◆ Exercise prompt
Please print all of the records below word for word, without changing, adding or dropping any line.
— begin Supplied records —
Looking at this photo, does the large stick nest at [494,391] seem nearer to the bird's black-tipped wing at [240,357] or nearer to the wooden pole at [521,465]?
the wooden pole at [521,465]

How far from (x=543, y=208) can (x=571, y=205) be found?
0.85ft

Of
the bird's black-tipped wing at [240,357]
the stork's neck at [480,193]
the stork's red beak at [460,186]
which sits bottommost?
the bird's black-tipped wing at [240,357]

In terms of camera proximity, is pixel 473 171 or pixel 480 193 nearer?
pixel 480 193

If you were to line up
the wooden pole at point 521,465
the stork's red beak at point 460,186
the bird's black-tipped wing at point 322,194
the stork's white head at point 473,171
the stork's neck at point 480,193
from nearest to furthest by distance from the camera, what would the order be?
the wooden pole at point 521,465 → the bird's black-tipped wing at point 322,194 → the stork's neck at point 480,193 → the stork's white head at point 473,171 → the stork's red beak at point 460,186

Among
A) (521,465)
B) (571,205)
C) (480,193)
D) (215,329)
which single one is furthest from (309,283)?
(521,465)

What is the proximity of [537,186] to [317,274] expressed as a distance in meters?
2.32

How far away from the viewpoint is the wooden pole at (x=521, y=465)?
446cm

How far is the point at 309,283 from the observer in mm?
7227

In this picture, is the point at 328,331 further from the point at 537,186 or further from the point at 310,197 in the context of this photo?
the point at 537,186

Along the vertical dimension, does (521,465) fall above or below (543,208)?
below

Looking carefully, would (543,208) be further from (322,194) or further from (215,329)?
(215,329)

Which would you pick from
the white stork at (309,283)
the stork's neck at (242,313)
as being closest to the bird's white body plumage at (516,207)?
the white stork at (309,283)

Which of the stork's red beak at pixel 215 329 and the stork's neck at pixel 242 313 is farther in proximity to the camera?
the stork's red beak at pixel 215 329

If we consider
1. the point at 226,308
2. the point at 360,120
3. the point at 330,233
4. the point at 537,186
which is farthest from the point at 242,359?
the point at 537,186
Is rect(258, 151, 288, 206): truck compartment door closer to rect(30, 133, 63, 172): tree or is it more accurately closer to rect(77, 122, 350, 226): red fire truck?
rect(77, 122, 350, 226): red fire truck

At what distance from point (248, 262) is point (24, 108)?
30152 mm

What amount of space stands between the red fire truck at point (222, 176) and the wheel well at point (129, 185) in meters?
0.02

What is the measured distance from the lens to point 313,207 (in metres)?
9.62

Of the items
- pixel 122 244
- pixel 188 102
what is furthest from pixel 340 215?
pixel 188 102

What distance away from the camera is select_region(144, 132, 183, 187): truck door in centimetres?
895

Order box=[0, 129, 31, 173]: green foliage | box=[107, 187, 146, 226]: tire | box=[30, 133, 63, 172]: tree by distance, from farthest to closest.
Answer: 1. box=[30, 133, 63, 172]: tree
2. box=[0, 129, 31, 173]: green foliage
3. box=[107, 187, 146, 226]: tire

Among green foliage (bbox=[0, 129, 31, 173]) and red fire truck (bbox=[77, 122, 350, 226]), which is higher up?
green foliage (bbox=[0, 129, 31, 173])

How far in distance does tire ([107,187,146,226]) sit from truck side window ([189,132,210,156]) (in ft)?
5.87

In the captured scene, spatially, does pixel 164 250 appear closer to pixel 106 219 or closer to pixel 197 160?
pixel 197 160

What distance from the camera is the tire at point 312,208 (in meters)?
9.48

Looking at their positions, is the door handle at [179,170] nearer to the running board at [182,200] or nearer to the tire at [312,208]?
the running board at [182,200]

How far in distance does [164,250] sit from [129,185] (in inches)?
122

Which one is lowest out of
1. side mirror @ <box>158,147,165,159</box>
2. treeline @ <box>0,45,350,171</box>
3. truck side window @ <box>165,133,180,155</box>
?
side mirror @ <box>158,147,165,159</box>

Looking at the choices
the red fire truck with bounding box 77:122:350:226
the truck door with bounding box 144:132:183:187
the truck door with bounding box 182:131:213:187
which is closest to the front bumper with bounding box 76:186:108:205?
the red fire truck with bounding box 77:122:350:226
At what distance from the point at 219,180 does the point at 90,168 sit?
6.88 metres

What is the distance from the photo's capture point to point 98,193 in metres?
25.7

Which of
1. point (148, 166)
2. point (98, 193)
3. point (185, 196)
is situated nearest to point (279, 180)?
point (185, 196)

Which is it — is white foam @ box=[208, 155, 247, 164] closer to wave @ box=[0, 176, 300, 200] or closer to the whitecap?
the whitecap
— end Supplied records —
◆ Output of the exercise
Looking at this photo, does the large stick nest at [494,391] seem nearer to the bird's black-tipped wing at [240,357] or nearer to the wooden pole at [521,465]?
the wooden pole at [521,465]

How far from (x=543, y=208) can (x=571, y=205) be found?
0.85ft

Of
the bird's black-tipped wing at [240,357]
the stork's neck at [480,193]
the stork's red beak at [460,186]
which sits bottommost?
the bird's black-tipped wing at [240,357]

In terms of camera proximity, is pixel 473 171 or pixel 480 193 nearer?
pixel 480 193

If you were to line up
the wooden pole at point 521,465
the stork's red beak at point 460,186
the bird's black-tipped wing at point 322,194
the stork's white head at point 473,171
the stork's neck at point 480,193
from nearest to furthest by distance from the camera, what would the order be?
the wooden pole at point 521,465 → the bird's black-tipped wing at point 322,194 → the stork's neck at point 480,193 → the stork's white head at point 473,171 → the stork's red beak at point 460,186

Among
A) (521,465)
B) (571,205)
C) (480,193)
D) (215,329)
which single one is furthest from (309,283)?
(521,465)

What is the proximity of [537,186] to [317,274] expressed as a distance in meters?
2.32

How far away from the viewpoint is the wooden pole at (x=521, y=465)?
446cm

How far is the point at 309,283 from the observer in mm?
7227

In this picture, is the point at 328,331 further from the point at 537,186 or further from the point at 310,197 in the context of this photo?
the point at 537,186

Along the vertical dimension, does (521,465) fall above or below (543,208)?
below

Looking carefully, would (543,208) be further from (322,194) or further from (215,329)?
(215,329)

Which would you pick from
the white stork at (309,283)
the stork's neck at (242,313)
as being closest to the bird's white body plumage at (516,207)?
the white stork at (309,283)

Which of the stork's red beak at pixel 215 329 and the stork's neck at pixel 242 313 is farther in proximity to the camera?
the stork's red beak at pixel 215 329

If we consider
1. the point at 226,308
2. the point at 360,120
3. the point at 330,233
4. the point at 537,186
which is farthest from the point at 242,359?
the point at 537,186
Is rect(258, 151, 288, 206): truck compartment door closer to rect(30, 133, 63, 172): tree or is it more accurately closer to rect(77, 122, 350, 226): red fire truck?
rect(77, 122, 350, 226): red fire truck

At what distance from point (248, 262) is point (24, 108)?
30152 mm

What amount of space stands between the red fire truck at point (222, 176) and the wheel well at point (129, 185) in meters?
0.02

What is the measured distance from the lens to point 313,207 (in metres)?
9.62

Of the items
- pixel 122 244
- pixel 188 102
what is furthest from pixel 340 215?
pixel 188 102

What distance away from the camera is select_region(144, 132, 183, 187): truck door in centimetres?
895

Order box=[0, 129, 31, 173]: green foliage | box=[107, 187, 146, 226]: tire | box=[30, 133, 63, 172]: tree by distance, from farthest to closest.
Answer: 1. box=[30, 133, 63, 172]: tree
2. box=[0, 129, 31, 173]: green foliage
3. box=[107, 187, 146, 226]: tire

Among green foliage (bbox=[0, 129, 31, 173]) and red fire truck (bbox=[77, 122, 350, 226]), which is higher up?
green foliage (bbox=[0, 129, 31, 173])

How far in distance does tire ([107,187,146,226]) sit from truck side window ([189,132,210,156]) (in ft)?
5.87

In the captured scene, spatially, does pixel 164 250 appear closer to pixel 106 219 or closer to pixel 197 160?
pixel 197 160

What distance from the camera is the tire at point 312,208 (in meters)?
9.48

Looking at their positions, is the door handle at [179,170] nearer to the running board at [182,200] or nearer to the tire at [312,208]?
the running board at [182,200]

How far in distance does [164,250] sit from [129,185] (in inches)?
122

Which one is lowest out of
1. side mirror @ <box>158,147,165,159</box>
2. treeline @ <box>0,45,350,171</box>
3. truck side window @ <box>165,133,180,155</box>
?
side mirror @ <box>158,147,165,159</box>

Looking at the choices
the red fire truck with bounding box 77:122:350:226
the truck door with bounding box 144:132:183:187
the truck door with bounding box 182:131:213:187
which is closest to the front bumper with bounding box 76:186:108:205?
the red fire truck with bounding box 77:122:350:226
At what distance from the point at 219,180 does the point at 90,168 sit?
6.88 metres

What is the distance from the photo's capture point to point 98,193 in metres?
25.7

Which of
1. point (148, 166)
2. point (98, 193)
3. point (185, 196)
is situated nearest to point (279, 180)?
point (185, 196)

Which is it — is white foam @ box=[208, 155, 247, 164] closer to wave @ box=[0, 176, 300, 200] or closer to the whitecap?
the whitecap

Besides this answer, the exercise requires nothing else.